Text: Begin

Review: Skating through Californian dystopia in José Vadi’s ‘Inter State’

High-tech takeovers, disappearing bars, and deep family history haunt this striking book of essays.

Allowed the luxury of reading for a second time through José Vadi’s Inter State, Essays from California (Soft Skull Press), I am struck by how much a book can shape-shift. Altered context and deeper immersion in the Oakland-based playwright-poet and film producer’s debut collection of essays unveils layers only subconsciously noted during the initial reading.

Perhaps it was due to the simple fact that my first experience of Vadi’s loosely linked investigations of his family’s history in California’s Central Valley and the changing scene of life in his beloved but tech-obsessed and rapidly gentrified San Francisco—a terror that bleeds across the bay to Oakland and beyond—was in my tiny condo in the East Bay. The stories are told with innovative syntax, and keenly drawn characters are of his Mexican migrant farmworker grandfather, his abuelo, and other brown-skin ancestors denied the fruits of their labor in the fields of the Central Valley.

Vadi goes on to tell stories of exploitation in labor camps throughout America’s history and the modern era’s too familiar high-tech takeover of San Francisco, with its bar scenes and jukebox selections forever decimated by newcomer patrons, or skateboard meccas subsumed by condo developments and techie HQ’s. Everywhere there are  micro-aggressions or outright racist practices and expressivity that exacerbate homelessness, joblessness and disproportionately impact people of color, denying them opportunity to literally or metaphorically “strike California gold.”

The essays, striking authentic chords and satisfying with admirably crafted sentences, left me exhausted and seemed overwhelmingly claustrophobic, dystopian, mournful, at times histrionic and consistently depressing.

The second time, I was in a car, returning to the Bay Area after rushing to visit my parents in New Mexico. My father died just two days after my departure, not entirely unexpectedly. But on this day, he was still hanging onto life, his soul floating tenuously on earth, and I was treasuring memories of what I was soon to know were our last few hours together. As I traveled thorough the state’s Central Valley, passing the tightly landscaped groves of citrus and nut trees with the setting sun casting amber light on farm equipment and across an occasional, rare, fallowed field, the essays nourished.

Text: End

Task details: Carry on the review of José Vadi's essay collection, picking up after "the essays nourished."

Exercise data: Begin

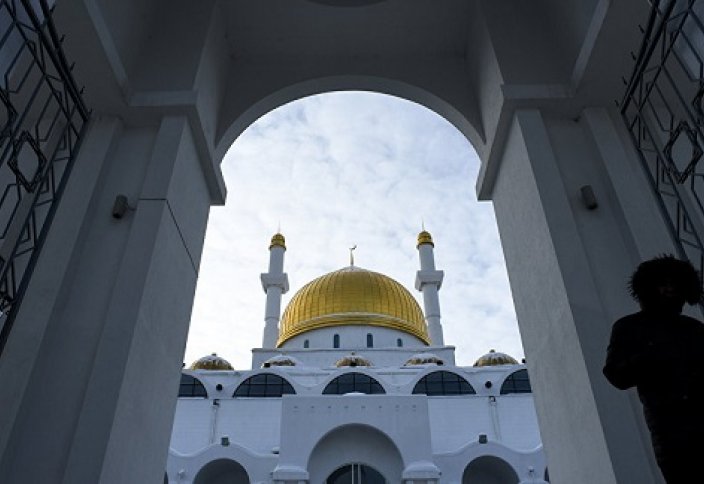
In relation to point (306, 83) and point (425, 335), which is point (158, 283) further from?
point (425, 335)

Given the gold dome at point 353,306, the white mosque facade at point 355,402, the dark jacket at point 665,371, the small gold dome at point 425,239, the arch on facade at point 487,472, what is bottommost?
the dark jacket at point 665,371

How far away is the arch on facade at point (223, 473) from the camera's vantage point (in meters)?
15.7

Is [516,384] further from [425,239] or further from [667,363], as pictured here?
[667,363]

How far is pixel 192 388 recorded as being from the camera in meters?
19.6

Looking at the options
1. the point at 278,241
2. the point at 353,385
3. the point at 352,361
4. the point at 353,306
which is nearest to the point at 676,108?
the point at 353,385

Exercise data: End

Solved exercise:
They read as tributes and testimonials to the victory of everyday folks who work hard, remember, endure, embrace, embody, celebrate… and have no need of an algorithm to access their humanity or to find compassion for people with whom they might differ or perhaps find disagreeable.

Among the book’s highlights: “Getting to Suzy’s,” a marvelous essay on a San Francisco bar that succumbed to COVID-19 and his memories of life as a “15-year-old Brown skateboarder“ in “Spot Check.” Rich with significance, the latter offers a glimpse at Vadi’s childhood growing up in Pomona, his father a Cal Poly professor, his mother a schoolteacher, before coming to Cal to attend UC Berkeley and earning an MFA at Mills College. Urban skateboarding and its culture launch sparkling reminiscences of Los Angeles’ prime skateboard-worthy stairways and school yards, San Francisco’s Hubba Hideout, and other locations, and of scraped knees—and worse, his parent’s wrath following an encounter he had as a teen with three LA cops.

Although a few essays could use a trim to tighten and intensify the tone, all the writing is convincing. California readers will resonate most instantly with references to San Francisco and Los Angeles. Skateboards will know firsthand the “visceral, intrinsic moments when the earth beneath our skateboards shook” that bring to their minds unspoken thoughts of earthquakes and reinforce a camaraderie they enjoy. For people aware of vanishing lifestyles and traditions, and how the digital world marginalizes and makes invisible select people and even entire communities, the essays will hit home. Read them more than once and in changed circumstances, it’s likely you too will find new depth with each encounter.